Emmery Celtic Cross Donegal Ireland:

Emmery Celtic Cross Donegal Ireland:

Ireland’s Celtic Cross of Donegal Forest can only be seen from above when the leaves change each autumn. Carefully planted by forester Liam Emmery, it was completely forgotten about after he died- until 10 years later, when a nearby filmmaker launched a drone and found a surprise hidden in his footage

The cross is now known as the Emmery Celtic Cross, named after its creator. Forester Liam Emmery (51), planted this amazing Celtic cross design nearly 11 years ago in the woods near Killea, in Donegal. Emmery used two different types of trees create the effect, which must have taken amazing planning skills.

Sadly, Emmery died six years ago after suffering brain damage and it was only this fall that his amazing creation in Killea became visible. It was first spotted by passengers flying into the City of Derry airport. The cross measures more than 100 meters in length and 70 meters wide.

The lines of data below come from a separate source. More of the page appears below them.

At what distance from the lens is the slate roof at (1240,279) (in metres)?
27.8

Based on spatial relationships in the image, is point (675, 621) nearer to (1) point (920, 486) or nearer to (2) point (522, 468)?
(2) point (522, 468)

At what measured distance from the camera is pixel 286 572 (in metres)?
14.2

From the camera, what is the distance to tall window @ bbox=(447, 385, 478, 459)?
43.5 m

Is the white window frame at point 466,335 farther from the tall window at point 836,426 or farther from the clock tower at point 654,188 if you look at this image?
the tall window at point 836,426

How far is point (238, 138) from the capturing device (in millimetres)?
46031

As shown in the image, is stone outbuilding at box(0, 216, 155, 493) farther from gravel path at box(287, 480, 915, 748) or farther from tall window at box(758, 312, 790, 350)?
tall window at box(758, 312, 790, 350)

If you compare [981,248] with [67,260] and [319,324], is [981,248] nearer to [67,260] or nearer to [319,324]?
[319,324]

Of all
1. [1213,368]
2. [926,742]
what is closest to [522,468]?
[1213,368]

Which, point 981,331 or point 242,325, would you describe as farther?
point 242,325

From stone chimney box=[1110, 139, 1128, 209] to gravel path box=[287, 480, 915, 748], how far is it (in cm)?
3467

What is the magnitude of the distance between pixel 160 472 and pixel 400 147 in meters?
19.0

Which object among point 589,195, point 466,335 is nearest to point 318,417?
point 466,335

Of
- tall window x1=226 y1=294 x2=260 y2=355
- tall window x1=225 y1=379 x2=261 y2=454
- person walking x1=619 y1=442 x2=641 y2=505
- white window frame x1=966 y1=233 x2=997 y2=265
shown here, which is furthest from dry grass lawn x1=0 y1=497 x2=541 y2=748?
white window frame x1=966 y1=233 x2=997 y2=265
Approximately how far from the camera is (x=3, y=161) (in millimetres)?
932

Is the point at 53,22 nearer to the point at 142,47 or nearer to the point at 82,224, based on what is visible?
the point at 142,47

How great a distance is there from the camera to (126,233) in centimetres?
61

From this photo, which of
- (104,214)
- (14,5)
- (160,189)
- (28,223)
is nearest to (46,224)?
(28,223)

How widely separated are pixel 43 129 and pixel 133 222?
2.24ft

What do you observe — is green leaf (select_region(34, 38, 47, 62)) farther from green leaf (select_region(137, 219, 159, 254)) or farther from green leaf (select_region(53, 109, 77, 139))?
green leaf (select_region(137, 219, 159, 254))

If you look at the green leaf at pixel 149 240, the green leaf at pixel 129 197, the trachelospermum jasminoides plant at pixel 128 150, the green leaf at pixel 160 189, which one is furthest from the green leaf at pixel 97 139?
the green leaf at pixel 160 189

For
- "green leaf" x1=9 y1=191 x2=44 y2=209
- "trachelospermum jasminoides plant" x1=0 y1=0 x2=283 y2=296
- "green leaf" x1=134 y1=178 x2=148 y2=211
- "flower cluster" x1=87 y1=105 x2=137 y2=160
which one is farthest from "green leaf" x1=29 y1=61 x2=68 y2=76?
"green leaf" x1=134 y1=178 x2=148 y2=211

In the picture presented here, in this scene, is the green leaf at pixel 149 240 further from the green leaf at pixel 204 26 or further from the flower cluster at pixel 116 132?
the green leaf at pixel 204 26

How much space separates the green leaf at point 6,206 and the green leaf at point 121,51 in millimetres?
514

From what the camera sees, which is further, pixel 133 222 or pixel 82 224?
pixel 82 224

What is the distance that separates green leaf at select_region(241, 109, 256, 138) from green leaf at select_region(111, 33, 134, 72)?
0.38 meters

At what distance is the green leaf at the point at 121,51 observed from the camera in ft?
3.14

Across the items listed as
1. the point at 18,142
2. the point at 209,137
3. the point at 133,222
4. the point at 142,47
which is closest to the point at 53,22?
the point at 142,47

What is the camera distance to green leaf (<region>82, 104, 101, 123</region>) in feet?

Emmery’s wife, Norma, told Ulster Television, that she knew little about her husband’s work but said that his Celtic Cross would make him proud. She said “Liam was in an accident and he was unwell for two years and he had suffered brain damage.

“If he was here, we would all have heard about it because he would be so proud.”

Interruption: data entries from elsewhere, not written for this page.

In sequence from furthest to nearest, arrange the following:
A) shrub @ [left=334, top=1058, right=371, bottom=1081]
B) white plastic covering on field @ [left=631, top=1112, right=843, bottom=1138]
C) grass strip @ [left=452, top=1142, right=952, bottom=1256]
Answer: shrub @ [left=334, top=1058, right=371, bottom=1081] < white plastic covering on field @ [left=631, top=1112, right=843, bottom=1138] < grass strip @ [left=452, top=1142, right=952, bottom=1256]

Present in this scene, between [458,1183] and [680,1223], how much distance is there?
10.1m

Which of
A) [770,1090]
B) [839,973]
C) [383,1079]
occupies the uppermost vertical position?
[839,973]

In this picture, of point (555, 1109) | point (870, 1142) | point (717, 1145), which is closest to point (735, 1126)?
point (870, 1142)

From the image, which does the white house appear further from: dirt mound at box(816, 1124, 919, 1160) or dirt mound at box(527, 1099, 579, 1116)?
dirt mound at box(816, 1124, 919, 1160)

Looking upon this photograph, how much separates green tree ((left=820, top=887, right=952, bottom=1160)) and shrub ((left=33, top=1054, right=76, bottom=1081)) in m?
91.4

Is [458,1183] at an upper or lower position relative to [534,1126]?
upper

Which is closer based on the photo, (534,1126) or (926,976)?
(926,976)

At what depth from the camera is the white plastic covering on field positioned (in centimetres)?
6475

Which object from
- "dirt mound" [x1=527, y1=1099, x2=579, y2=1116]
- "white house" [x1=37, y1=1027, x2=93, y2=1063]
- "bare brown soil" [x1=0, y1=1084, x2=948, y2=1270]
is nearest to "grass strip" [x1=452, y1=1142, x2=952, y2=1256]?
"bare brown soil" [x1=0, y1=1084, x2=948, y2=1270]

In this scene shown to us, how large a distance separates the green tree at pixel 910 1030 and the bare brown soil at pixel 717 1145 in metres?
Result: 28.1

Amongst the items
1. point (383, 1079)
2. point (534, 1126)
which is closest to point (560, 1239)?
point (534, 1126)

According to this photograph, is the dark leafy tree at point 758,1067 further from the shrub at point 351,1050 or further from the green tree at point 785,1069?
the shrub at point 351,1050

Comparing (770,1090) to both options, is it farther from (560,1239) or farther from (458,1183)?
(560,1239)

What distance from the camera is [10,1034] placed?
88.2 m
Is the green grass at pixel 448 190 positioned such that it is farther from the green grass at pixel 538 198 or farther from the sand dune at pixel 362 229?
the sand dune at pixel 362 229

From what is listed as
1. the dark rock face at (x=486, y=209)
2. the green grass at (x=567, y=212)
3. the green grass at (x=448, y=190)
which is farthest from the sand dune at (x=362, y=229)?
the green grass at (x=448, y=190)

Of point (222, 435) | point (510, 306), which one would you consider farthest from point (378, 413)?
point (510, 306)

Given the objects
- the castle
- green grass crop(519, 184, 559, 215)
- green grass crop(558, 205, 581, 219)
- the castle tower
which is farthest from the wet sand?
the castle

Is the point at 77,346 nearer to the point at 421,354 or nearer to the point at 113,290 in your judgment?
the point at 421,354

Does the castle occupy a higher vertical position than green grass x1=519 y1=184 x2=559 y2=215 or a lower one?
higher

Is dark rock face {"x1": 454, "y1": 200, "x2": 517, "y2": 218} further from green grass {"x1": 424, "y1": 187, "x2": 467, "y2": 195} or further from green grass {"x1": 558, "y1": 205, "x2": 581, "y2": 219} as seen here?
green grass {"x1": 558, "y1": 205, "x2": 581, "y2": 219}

She added “He would have been so proud. He loved things to be perfect and I think the Celtic Cross is perfect for him.”

Horticultural expert Gareth Austin told UTV that this vision of the cross in the forest could be visible for the next 60 or 70 years. He also commented on the massive amount of skill involved in creating such a piece of art.

Austin said “It’s not just cutting patterns in your back lawn, this is sizeable horticultural engineering.

“Liam created that and gave the gift of that to the rest of us, and we’re going to appreciate that for the next 60 or 70 years.”

What an amazing legacy to leave behind for generations of Irish and visitors to enjoy.

The symbolic meaning of the Celtic cross

According to popular legend, the Celtic Cross was introduced by St Patrick when he was converting the pagans in Ireland to Christianity. (Although others claim it was St Declan who introduced the cross.)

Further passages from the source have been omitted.